Task to complete => Leave out the pictures, then reproduce the rest of the material exactly.
+ + + +
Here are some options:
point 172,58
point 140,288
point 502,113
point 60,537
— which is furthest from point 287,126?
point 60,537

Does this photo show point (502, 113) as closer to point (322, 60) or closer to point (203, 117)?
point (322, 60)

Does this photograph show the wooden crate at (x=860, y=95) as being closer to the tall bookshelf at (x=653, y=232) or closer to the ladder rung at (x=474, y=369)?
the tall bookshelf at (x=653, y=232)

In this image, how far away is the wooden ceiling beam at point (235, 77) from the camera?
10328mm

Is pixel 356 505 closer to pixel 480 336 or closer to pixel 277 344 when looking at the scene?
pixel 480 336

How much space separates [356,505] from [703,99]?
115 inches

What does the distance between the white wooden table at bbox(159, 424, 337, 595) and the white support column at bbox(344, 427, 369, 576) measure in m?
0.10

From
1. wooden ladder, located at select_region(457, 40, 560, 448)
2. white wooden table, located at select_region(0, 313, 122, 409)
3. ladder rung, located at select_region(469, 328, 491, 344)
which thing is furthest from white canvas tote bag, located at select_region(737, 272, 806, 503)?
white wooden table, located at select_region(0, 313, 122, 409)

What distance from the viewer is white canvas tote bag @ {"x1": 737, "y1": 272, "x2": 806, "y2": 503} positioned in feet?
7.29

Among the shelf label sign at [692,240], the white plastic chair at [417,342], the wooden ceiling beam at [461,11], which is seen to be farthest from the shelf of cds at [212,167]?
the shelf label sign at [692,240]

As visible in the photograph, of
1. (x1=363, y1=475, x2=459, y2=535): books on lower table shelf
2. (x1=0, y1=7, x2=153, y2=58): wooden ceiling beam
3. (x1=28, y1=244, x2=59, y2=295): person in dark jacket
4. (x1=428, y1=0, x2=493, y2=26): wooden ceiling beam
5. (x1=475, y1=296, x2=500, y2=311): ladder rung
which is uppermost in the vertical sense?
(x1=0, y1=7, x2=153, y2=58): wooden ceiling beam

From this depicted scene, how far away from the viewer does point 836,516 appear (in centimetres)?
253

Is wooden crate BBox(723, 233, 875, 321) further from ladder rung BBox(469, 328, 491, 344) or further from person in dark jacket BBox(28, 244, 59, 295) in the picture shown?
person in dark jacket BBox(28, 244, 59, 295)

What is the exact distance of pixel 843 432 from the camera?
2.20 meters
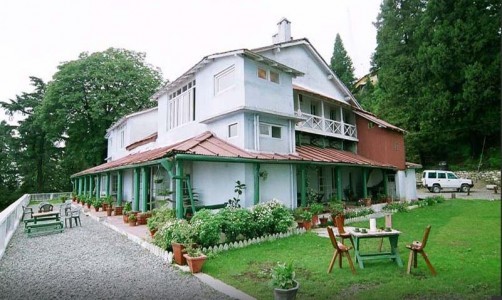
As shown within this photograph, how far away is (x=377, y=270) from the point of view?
5980 millimetres

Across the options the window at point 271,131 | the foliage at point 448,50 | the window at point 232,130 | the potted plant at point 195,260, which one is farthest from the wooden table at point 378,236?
the window at point 232,130

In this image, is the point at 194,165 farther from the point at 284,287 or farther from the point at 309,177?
the point at 284,287

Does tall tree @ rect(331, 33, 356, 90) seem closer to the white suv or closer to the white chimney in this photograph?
the white suv

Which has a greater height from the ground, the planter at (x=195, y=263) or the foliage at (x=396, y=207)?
the foliage at (x=396, y=207)

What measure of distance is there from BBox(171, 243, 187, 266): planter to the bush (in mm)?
603

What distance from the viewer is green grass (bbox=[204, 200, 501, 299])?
482cm

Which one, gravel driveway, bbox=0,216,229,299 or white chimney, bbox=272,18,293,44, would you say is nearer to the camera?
gravel driveway, bbox=0,216,229,299

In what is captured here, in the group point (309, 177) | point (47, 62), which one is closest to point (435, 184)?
point (309, 177)

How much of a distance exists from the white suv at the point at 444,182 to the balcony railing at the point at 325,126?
7940 mm

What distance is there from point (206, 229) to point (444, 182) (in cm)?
2180

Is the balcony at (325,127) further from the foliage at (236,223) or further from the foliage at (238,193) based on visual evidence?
the foliage at (236,223)

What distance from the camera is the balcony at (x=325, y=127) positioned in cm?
1653

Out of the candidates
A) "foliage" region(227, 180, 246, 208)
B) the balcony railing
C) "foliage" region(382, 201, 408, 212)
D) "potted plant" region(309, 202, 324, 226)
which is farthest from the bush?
"foliage" region(382, 201, 408, 212)

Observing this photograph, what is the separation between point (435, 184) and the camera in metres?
+ + + +
Task output =>
Here are some options:
point 172,58
point 140,288
point 502,113
point 60,537
— which is furthest from point 287,126?
point 60,537

Does this photo show point (502, 113) as closer to point (322, 60) or closer to point (203, 117)?
point (322, 60)

Does this photograph show the wooden crate at (x=860, y=95) as being closer to the tall bookshelf at (x=653, y=232) or closer to the ladder rung at (x=474, y=369)?
the tall bookshelf at (x=653, y=232)

In this image, how far away is the wooden ceiling beam at point (235, 77) from the camera?
10328mm

Is pixel 356 505 closer to pixel 480 336 or closer to pixel 277 344 when looking at the scene?
pixel 480 336

How much space separates [356,505] from [703,99]?
115 inches

What does the distance between the white wooden table at bbox(159, 424, 337, 595) and the white support column at bbox(344, 427, 369, 576) measure in m?
0.10

From
1. wooden ladder, located at select_region(457, 40, 560, 448)
2. white wooden table, located at select_region(0, 313, 122, 409)
3. ladder rung, located at select_region(469, 328, 491, 344)
which thing is furthest from white canvas tote bag, located at select_region(737, 272, 806, 503)?
white wooden table, located at select_region(0, 313, 122, 409)

What distance from the viewer is white canvas tote bag @ {"x1": 737, "y1": 272, "x2": 806, "y2": 503} positioned in feet?
7.29

Among the shelf label sign at [692,240], the white plastic chair at [417,342], the wooden ceiling beam at [461,11], which is seen to be farthest from the shelf of cds at [212,167]?
the shelf label sign at [692,240]

As visible in the photograph, of
1. (x1=363, y1=475, x2=459, y2=535): books on lower table shelf
2. (x1=0, y1=7, x2=153, y2=58): wooden ceiling beam
3. (x1=28, y1=244, x2=59, y2=295): person in dark jacket
4. (x1=428, y1=0, x2=493, y2=26): wooden ceiling beam
5. (x1=475, y1=296, x2=500, y2=311): ladder rung
which is uppermost in the vertical sense?
(x1=0, y1=7, x2=153, y2=58): wooden ceiling beam

From this depicted scene, how far away from the viewer does point 836,516 appear (in centimetres)?
253

Is wooden crate BBox(723, 233, 875, 321) further from ladder rung BBox(469, 328, 491, 344) or further from person in dark jacket BBox(28, 244, 59, 295) in the picture shown?
person in dark jacket BBox(28, 244, 59, 295)

What is the exact distance of pixel 843 432 from the camera?
2.20 meters
As shown within this photograph, how far away is (x=377, y=270) from the point of view?
5980 millimetres

Across the options the window at point 271,131 | the foliage at point 448,50 | the window at point 232,130 | the potted plant at point 195,260, which one is farthest from the wooden table at point 378,236?
the window at point 232,130

In this image, is the point at 194,165 farther from the point at 284,287 or farther from the point at 309,177?
the point at 284,287

Does tall tree @ rect(331, 33, 356, 90) seem closer to the white suv or closer to the white chimney in this photograph?
the white suv

Which has a greater height from the ground, the planter at (x=195, y=263) or the foliage at (x=396, y=207)?
the foliage at (x=396, y=207)

What measure of distance is there from BBox(171, 243, 187, 266): planter to the bush (in mm)?
603

What distance from the viewer is green grass (bbox=[204, 200, 501, 299])?
482cm

Which one, gravel driveway, bbox=0,216,229,299 or white chimney, bbox=272,18,293,44, would you say is nearer to the camera?
gravel driveway, bbox=0,216,229,299

In what is captured here, in the group point (309, 177) | point (47, 62), which one is closest to point (435, 184)?
point (309, 177)

How much of a distance exists from the white suv at the point at 444,182 to the balcony railing at the point at 325,126?
7940 mm

What distance is there from point (206, 229) to point (444, 182) (in cm)?
2180

Is the balcony at (325,127) further from the foliage at (236,223) or further from the foliage at (238,193) based on visual evidence?
the foliage at (236,223)

What distance from the camera is the balcony at (x=325, y=127) positioned in cm?
1653

Out of the candidates
A) "foliage" region(227, 180, 246, 208)
B) the balcony railing
C) "foliage" region(382, 201, 408, 212)
D) "potted plant" region(309, 202, 324, 226)
which is farthest from the bush?
"foliage" region(382, 201, 408, 212)

Observing this photograph, what is the separation between point (435, 184) and the camera in metres?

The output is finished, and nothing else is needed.